Race to The Foggy Bottom: Toddler Nation 2015
“When I attempt to describe the culture in which I live to residents of countries where excellence is still pursued, citizens still engage with one another in rational, multifaceted discourse, literacy is increasing, and instant, fleeting gratification is not the primary goal in life, I find myself unable to communicate the reality on the ground here. No one, in fact, believes me: It cannot be as bad as I say.”—Elizabeth Boleman-Herring
By Way of Being
By Elizabeth Boleman-Herring
“Literally, if we took away the minimum wage—if conceivably it was gone—we could potentially virtually wipe out unemployment completely because we would be able to offer jobs at whatever level.”—Rep. Michele Bachmann (MN 6th District)
“Look, I’m in favor of shutting down the government and not raising the debt ceiling, but let’s not kid ourselves. Those are only half measures. . . . If we are really serious about stopping Obamacare, we’ll destroy the entire planet.”—Sen. Ted Cruz (R-Texas)
“The idea that the Crusades and the fight of Christendom against Islam is somehow an aggression on our part is absolutely anti-historical. And that is what the perception is by the American Left who hates Christendom. . . . What I’m talking about is onward American soldiers. What we’re talking about are core American values?”—Fmr. US Sen. Rick Santorum
“If I’d been required to identify the Ninth Amendment when I was in law school, or in the early years of practice, and if my life depended on it, I couldn’t tell you what the Ninth Amendment was.”—US Supreme Court Justice Antonin Scalia
Note: This essay was written back in October of 2013 but, sadly, nothing has changed on the American political scene except the ephemeral cast of mad hatters. Where we had Michele Bachmann, we now have Carly Fiorina; where we had Rick Santorum, we now have Ben Carson. Cruz, alas, we have always with us, though . . . and Donald Trump, I could have predicted.

**Information shown:**
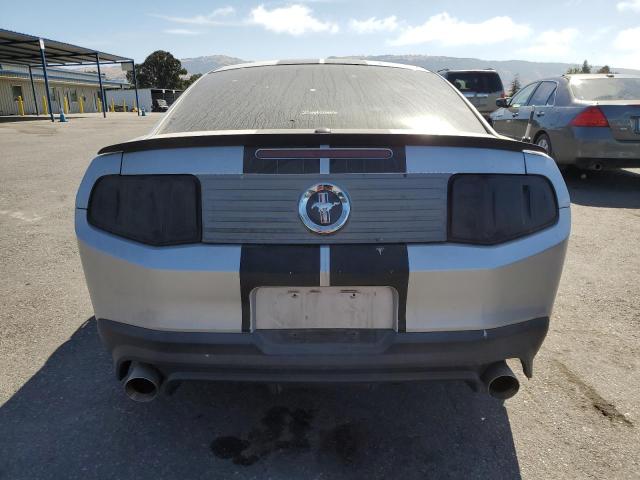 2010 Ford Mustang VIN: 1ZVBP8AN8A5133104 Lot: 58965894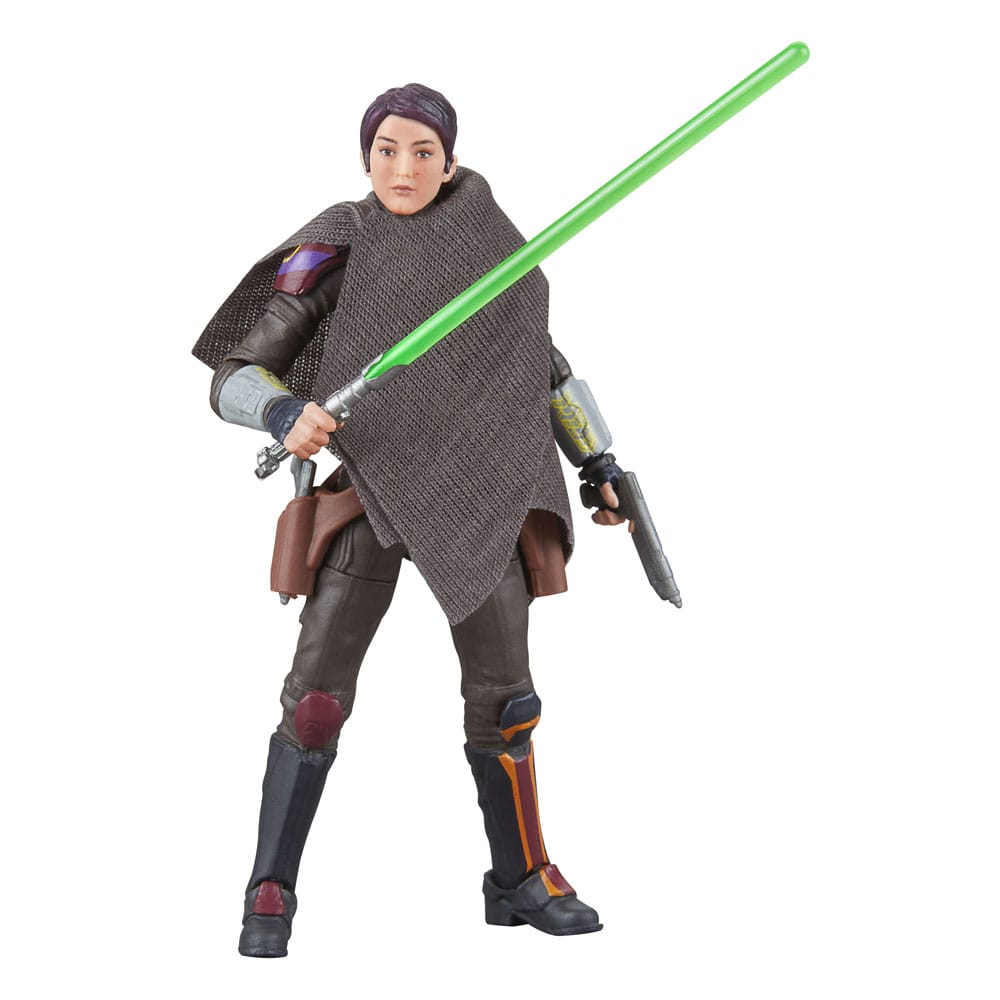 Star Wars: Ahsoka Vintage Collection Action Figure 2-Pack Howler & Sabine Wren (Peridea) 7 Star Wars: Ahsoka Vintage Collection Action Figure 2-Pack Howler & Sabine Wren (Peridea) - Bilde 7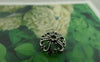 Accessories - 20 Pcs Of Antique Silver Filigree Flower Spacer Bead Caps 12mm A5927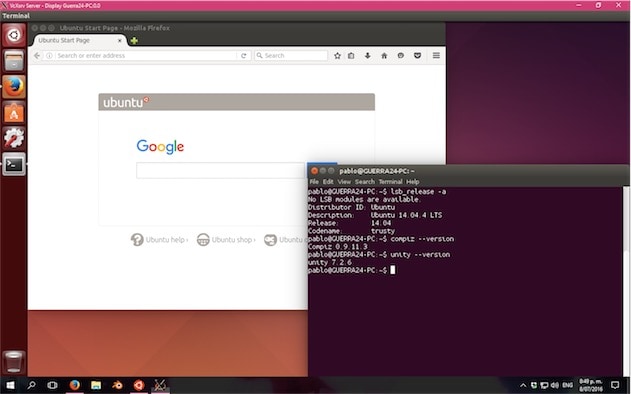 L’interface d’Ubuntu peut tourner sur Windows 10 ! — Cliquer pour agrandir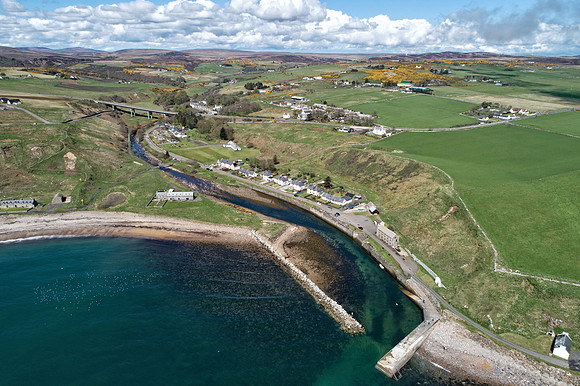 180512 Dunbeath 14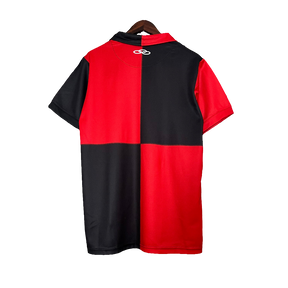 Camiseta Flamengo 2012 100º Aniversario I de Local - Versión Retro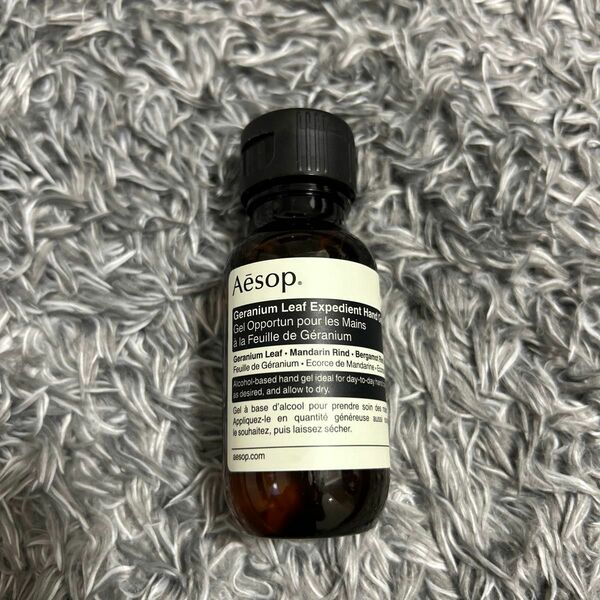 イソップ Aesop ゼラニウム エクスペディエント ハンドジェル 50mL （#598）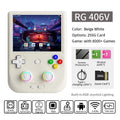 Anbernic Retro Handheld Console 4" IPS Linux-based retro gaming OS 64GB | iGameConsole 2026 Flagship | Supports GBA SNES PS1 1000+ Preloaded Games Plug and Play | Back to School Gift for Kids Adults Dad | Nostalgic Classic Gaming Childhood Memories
* * *
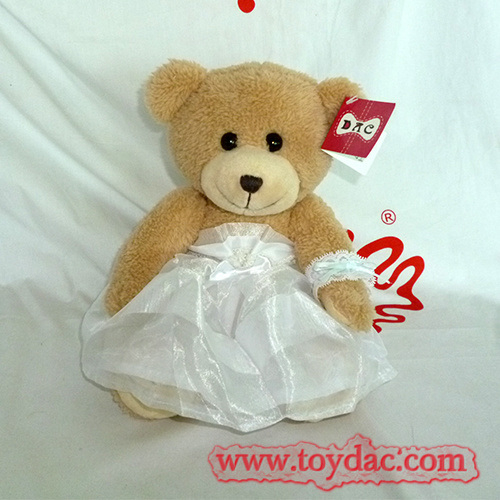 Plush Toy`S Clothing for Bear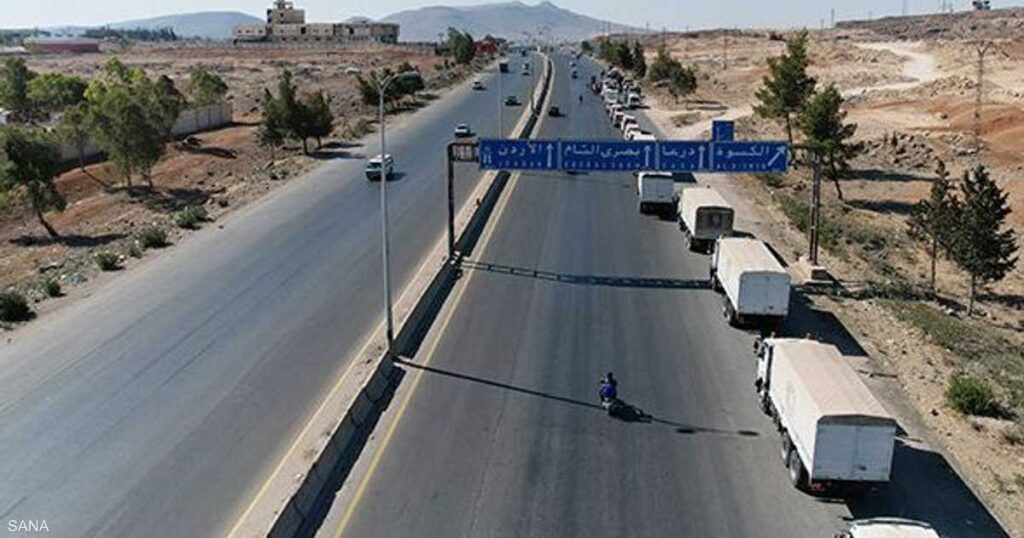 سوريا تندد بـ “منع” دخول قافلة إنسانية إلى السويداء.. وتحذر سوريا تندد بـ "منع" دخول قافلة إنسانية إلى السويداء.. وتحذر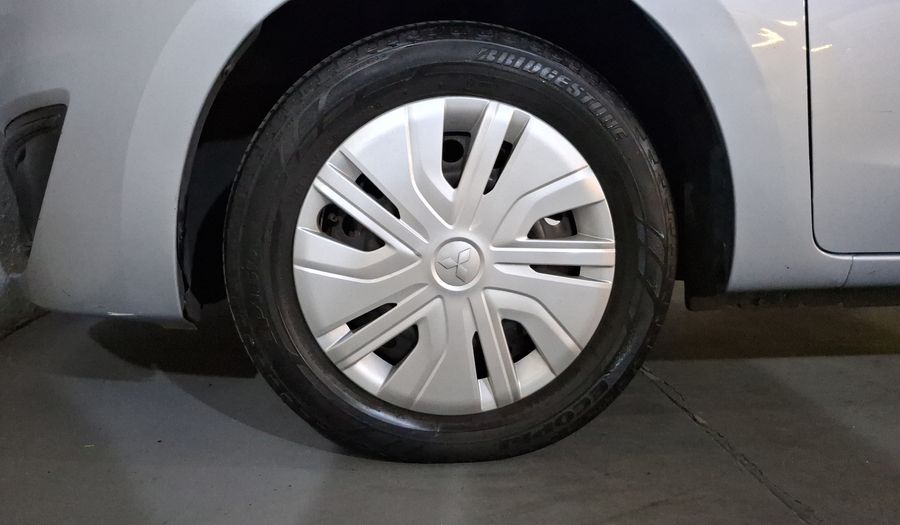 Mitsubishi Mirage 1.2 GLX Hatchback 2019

**Instructions:**
1 > In the essay, rewrite everything from "Race to The" down to "(MN 6th District)", using "living wage" in place of "minimum wage".
2 > Answer these questions about the essay:
(a) In what month and year was the essay originally written?
(b) According to the note, who has replaced Rick Santorum?
(c) Which district is given for Rep. Michele Bachmann?

**Results for each task:**
1 >
Race to The Foggy Bottom: Toddler Nation 2015
“When I attempt to describe the culture in which I live to residents of countries where excellence is still pursued, citizens still engage with one another in rational, multifaceted discourse, literacy is increasing, and instant, fleeting gratification is not the primary goal in life, I find myself unable to communicate the reality on the ground here. No one, in fact, believes me: It cannot be as bad as I say.”—Elizabeth Boleman-Herring
By Way of Being
By Elizabeth Boleman-Herring
“Literally, if we took away the living wage—if conceivably it was gone—we could potentially virtually wipe out unemployment completely because we would be able to offer jobs at whatever level.”—Rep. Michele Bachmann (MN 6th District)

2 >
(a) October 2013
(b) Ben Carson
(c) MN 6th District